Looking ahead, the game plan is that once in production in January, Marlin will start looking in greater detail at potential depth and strike extensions within the existing pit (“there’s a strong belief on our part that we can go deeper and wider as happened at El Chanate”) and begin to follow-up on mineral showings elsewhere on their sizeable land holdings. (All of the showings are within its contiguous land package and from end to end the property is about 25 km.)
San Carlos, 3 km to the north of the main pit, is drill ready and the highest priority target, Brownlie says, where gold bearing intercepts included 1.74 g/t Au over 40 metres and 1.87 g/t Ag over 18 metres. A satellite target called Bocas, which nearly abuts the main pit, already has a small pit designed by SRK that the company is going to look at closely to see whether it can be joined with the main pit. But the largest showing on their property so far is San Cristobal, 12 km to the south, where reverse circulation drilling has returned intercepts including 0.47 g/t Au and 198.6 g/t Ag over 30 metres and 0.56 g/t Au and 45.5 g/t Ag over 14 metres. “San Cristobal is something that could be significant but work has to be done,” Brownlie offers.
Brownlie says the Marlin-Wexford combination is also looking to grow the business “pretty well anywhere in a good jurisdiction, whether that’s Nevada or California, somewhere that people have done the heavy lifting, particularly in this environment where a lot of money is being spent and certain companies are suffering and we can be opportunistic and aggressive next year post-production to increase our portfolio of near production properties.”
Leisman explains that Wexford is looking at Marlin as a growth vehicle because it feels there are similar assets in similar jurisdictions that offer value in the current state of the market. “We believe the industry has had an issue with capital discipline; it has made very poor decisions with respect to the pricing of deals and has had a poor track record of executing and building projects like this over the past decade,” he says. “Both in terms of opportunities that are out there, and frankly because of mismanagement, we do feel there are attractive acquisitions at the right price that make sense from both a geopolitical and geographical perspective. So the geographies that we’re focused on with Marlin are not just in Mexico.”
Marlin is not Wexford’s first foray into doing something like this. “It may be our first control investment on the gold side,” Leisman says, “but we’ve done similar transactions in other industries such as oil and gas and coal. So we’re both a private equity and a hedge fund outfit and we do take an active role in a lot of the projects we participate in.”
Over the last year Marlin has traded in a price range of 4.5¢ and 17¢ per share. Cormark has a buy rating and a target price of 15¢.

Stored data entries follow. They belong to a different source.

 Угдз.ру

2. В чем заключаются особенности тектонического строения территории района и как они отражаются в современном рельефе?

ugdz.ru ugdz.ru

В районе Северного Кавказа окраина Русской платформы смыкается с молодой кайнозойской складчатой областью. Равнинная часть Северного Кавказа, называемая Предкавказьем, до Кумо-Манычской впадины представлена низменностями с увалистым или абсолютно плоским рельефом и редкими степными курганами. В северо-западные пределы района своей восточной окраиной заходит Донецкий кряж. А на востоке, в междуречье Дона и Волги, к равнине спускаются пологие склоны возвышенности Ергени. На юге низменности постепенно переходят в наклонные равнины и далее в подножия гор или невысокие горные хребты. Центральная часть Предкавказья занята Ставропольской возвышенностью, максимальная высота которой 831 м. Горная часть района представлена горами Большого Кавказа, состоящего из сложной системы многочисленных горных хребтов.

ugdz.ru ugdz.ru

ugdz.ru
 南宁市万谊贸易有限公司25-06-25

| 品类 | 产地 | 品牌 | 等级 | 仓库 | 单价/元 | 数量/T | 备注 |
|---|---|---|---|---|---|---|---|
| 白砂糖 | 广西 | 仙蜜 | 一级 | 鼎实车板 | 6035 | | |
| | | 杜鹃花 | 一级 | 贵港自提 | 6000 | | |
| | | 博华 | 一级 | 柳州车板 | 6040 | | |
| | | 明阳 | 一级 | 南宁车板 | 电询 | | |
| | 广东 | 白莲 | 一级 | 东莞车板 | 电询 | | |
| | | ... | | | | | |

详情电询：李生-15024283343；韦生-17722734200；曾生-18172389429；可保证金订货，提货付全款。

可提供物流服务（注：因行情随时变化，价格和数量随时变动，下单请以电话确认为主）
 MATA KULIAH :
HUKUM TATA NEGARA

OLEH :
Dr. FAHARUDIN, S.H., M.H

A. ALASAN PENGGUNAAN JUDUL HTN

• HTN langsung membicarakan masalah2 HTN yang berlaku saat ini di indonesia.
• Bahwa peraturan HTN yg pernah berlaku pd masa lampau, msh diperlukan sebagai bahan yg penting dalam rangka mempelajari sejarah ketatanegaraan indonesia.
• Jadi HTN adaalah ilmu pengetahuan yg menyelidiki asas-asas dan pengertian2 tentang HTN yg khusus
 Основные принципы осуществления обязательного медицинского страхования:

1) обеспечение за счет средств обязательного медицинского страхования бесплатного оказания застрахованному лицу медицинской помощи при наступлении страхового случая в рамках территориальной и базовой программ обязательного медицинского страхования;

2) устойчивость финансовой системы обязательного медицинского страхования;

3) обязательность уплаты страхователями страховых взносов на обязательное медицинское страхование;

“With Trinidad construction nearly half complete and positive cash flow within sight for early 2014, we believe Marlin is highly undervalued,” Breytenbach and McPhee of Comark argue. “Of particular interest is the free cash flow yield offered by Marlin, which amounts to 270% cumulatively over the initial five year mine life at spot gold prices (US$1,300 per oz). With no major financing or permitting
hurdles, a favourable project jurisdiction, and a capable management team, we see no reason for the valuation discount.”